NEW YORK– Researchers at University of Wisconsin-Madison, the Max Planck Institute of Biochemistry, and elsewhere have devised a new approach to detect protein isoforms in the human proteome using shotgun proteomics, generating a comprehensive catalog of human protein diversity.
"This resource now provides a framework to directly study allele-specific expression and address fundamental questions of how mutations impact protein expression and stability," they wrote in a paper published in Nature Biotechnology on Thursday.
One of the limitations of conventional shotgun proteomics is that it fails to distinguish different protein variants and isoforms. One reason for this is that the method relies on the protease trypsin to digest the proteins, which doesn't provide an adequate picture of the isoforms present. "Many of the peptides produced are either too short or too long to be detected using current liquid chromatography–mass spectrometry technology," the authors wrote.
Instead of using trypsin alone, they digested proteins present in six human cell lines using six different proteases. This fragmentation was followed by deep fractionation with liquid chromatography and tandem mass spectrometry using an Orbitrap Tribid instrument.
With this method, the researchers identified more than 1 million peptides from 17,717 different protein-coding genes, or protein groups. The data facilitated the detection of approximately 80 percent of the sequences of all proteins within the samples — a vast increase over standard approaches.
"The whole idea was to explore this universe of proteomics. To detect as much as we can in terms of proteins and amino acids," said co-lead author Pavel Sinitcyn, a postdoctoral fellow in the Coon laboratory at the University of Wisconsin-Madison.
The research team created an online, publicly available resource called deep-sequencing.app where scientists can query any gene and examine the corresponding peptides and protein modifications associated with that gene. "Owing to its scope, depth, and coverage, the dataset reported in this study represents a resource to drive future work on the human proteome," they wrote.
One question the study tried to answer was how many alternatively spliced mRNA transcripts are translated into proteins.

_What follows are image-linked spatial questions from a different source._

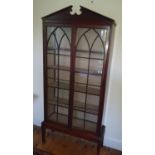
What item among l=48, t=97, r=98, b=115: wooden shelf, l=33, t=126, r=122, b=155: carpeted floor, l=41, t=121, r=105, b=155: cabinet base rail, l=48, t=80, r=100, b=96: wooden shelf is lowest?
l=33, t=126, r=122, b=155: carpeted floor

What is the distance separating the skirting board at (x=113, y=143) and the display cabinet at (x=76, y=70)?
265mm

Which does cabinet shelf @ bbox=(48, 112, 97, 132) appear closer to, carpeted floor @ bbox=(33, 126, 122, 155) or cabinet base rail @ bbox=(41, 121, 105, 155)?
cabinet base rail @ bbox=(41, 121, 105, 155)

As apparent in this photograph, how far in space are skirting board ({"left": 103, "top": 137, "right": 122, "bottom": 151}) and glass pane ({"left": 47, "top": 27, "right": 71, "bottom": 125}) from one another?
2.29 feet

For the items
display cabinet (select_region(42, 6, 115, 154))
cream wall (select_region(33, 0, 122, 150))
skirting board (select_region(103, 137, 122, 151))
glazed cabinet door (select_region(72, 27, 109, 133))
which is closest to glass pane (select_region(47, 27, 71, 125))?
display cabinet (select_region(42, 6, 115, 154))

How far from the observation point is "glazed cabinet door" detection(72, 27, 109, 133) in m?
2.14

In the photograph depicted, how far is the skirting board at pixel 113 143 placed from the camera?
8.27ft

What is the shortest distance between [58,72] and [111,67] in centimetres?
77

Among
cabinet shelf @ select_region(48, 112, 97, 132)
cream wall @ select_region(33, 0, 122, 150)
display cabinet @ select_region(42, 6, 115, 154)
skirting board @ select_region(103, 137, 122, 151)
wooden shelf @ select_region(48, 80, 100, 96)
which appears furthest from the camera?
skirting board @ select_region(103, 137, 122, 151)

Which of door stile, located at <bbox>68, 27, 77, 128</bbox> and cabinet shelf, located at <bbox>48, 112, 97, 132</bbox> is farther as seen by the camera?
cabinet shelf, located at <bbox>48, 112, 97, 132</bbox>

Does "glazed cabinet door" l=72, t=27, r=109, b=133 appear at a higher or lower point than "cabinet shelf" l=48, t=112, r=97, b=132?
higher

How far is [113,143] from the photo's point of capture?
2.56 m

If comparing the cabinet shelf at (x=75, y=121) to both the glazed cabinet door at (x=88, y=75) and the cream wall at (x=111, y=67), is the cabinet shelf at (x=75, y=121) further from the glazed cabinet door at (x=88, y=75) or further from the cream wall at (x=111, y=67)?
the cream wall at (x=111, y=67)
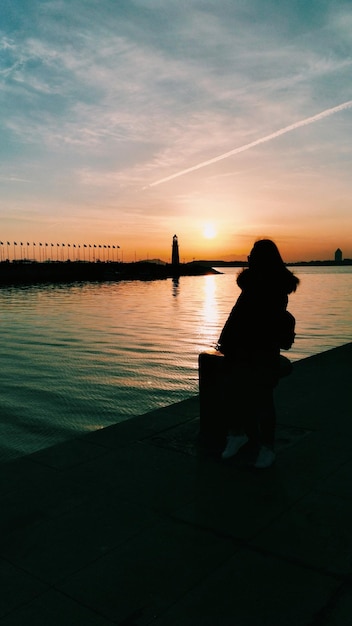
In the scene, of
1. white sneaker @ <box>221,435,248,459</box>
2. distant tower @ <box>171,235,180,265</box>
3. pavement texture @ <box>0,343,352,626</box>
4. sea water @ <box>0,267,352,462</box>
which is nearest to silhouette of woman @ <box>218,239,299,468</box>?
white sneaker @ <box>221,435,248,459</box>

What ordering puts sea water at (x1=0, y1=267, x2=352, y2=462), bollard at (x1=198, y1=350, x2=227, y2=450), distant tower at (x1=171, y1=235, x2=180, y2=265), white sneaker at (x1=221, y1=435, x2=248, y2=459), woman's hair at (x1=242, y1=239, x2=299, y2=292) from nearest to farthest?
1. woman's hair at (x1=242, y1=239, x2=299, y2=292)
2. white sneaker at (x1=221, y1=435, x2=248, y2=459)
3. bollard at (x1=198, y1=350, x2=227, y2=450)
4. sea water at (x1=0, y1=267, x2=352, y2=462)
5. distant tower at (x1=171, y1=235, x2=180, y2=265)

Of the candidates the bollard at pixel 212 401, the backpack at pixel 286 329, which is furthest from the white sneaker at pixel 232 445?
the backpack at pixel 286 329

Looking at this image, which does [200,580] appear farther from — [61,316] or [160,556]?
[61,316]

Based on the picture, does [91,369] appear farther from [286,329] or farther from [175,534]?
[175,534]

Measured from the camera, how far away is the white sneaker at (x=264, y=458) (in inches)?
164

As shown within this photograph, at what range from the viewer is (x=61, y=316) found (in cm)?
3022

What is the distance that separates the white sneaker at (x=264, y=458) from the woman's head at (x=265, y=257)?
5.04 ft

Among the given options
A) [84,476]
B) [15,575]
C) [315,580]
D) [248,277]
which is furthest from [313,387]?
[15,575]

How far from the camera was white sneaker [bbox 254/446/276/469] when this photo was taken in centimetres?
416

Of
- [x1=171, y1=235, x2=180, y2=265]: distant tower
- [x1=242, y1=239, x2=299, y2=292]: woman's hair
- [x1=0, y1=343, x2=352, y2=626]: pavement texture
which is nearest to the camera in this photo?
[x1=0, y1=343, x2=352, y2=626]: pavement texture

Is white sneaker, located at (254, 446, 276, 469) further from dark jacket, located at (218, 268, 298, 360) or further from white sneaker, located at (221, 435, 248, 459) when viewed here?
dark jacket, located at (218, 268, 298, 360)

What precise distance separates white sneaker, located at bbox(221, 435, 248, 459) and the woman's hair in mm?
1402

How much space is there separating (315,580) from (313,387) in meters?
4.48

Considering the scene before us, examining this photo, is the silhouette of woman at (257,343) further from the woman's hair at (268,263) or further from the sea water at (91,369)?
the sea water at (91,369)
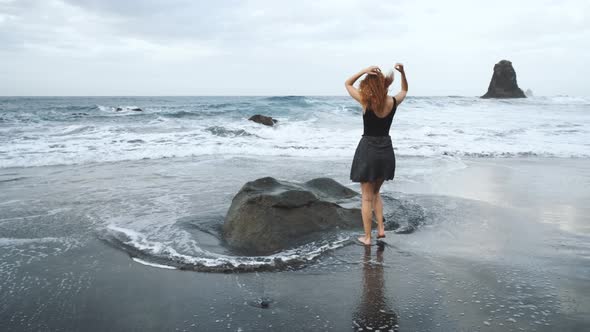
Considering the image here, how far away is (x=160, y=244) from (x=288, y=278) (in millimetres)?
1589

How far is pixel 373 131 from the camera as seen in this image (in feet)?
13.8

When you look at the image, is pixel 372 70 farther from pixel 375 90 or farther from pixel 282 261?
pixel 282 261

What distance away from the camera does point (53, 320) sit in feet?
9.30

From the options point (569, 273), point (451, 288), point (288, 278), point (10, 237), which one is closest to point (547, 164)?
point (569, 273)

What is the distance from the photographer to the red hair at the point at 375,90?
396 cm

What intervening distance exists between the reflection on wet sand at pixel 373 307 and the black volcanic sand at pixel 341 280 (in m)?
0.01

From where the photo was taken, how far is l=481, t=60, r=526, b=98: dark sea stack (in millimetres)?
78625

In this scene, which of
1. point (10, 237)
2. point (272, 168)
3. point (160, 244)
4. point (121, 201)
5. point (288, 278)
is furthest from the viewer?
point (272, 168)

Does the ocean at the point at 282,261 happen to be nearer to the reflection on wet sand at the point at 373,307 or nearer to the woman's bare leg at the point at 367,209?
the reflection on wet sand at the point at 373,307

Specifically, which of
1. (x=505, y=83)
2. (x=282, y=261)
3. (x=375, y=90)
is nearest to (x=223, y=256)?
(x=282, y=261)

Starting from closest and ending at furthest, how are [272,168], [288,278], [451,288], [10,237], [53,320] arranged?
[53,320] → [451,288] → [288,278] → [10,237] → [272,168]

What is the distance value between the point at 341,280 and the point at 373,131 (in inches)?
60.4

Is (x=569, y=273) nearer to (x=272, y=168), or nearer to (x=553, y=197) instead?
(x=553, y=197)

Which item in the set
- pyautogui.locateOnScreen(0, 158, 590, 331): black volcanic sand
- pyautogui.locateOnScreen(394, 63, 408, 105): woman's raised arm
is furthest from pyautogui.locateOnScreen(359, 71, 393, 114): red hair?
pyautogui.locateOnScreen(0, 158, 590, 331): black volcanic sand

Previous RNA sequencing studies of human organs had estimated that transcripts from more than 95 percent of multi-exon genes undergo alternative splicing.
"The extent to which alternative transcripts with the potential to encode different proteins are translated has been the subject of considerable debate," the authors noted.
They found that about 64 percent of frame-preserving splicing events of relatively highly expressed genes that can be detected by transcriptomics are indeed translated and present at the protein level. This is likely an underestimate, they added, since even at the highest levels of peptide coverage, probably not all spliced exon-exon junctions were covered.
"I think this knowledge tells us that, yes, these ideas about splicing — allowing the cell to have this repertoire of proteins for distinct purposes — are now validated. This is the first time we've been able to measure it and prove it," said co-senior author Joshua Coon, a professor of biomolecular chemistry at the University of Wisconsin-Madison.
Coon said these findings are the initial step towards understanding all the proteins and developing better drug targets for a many diseases.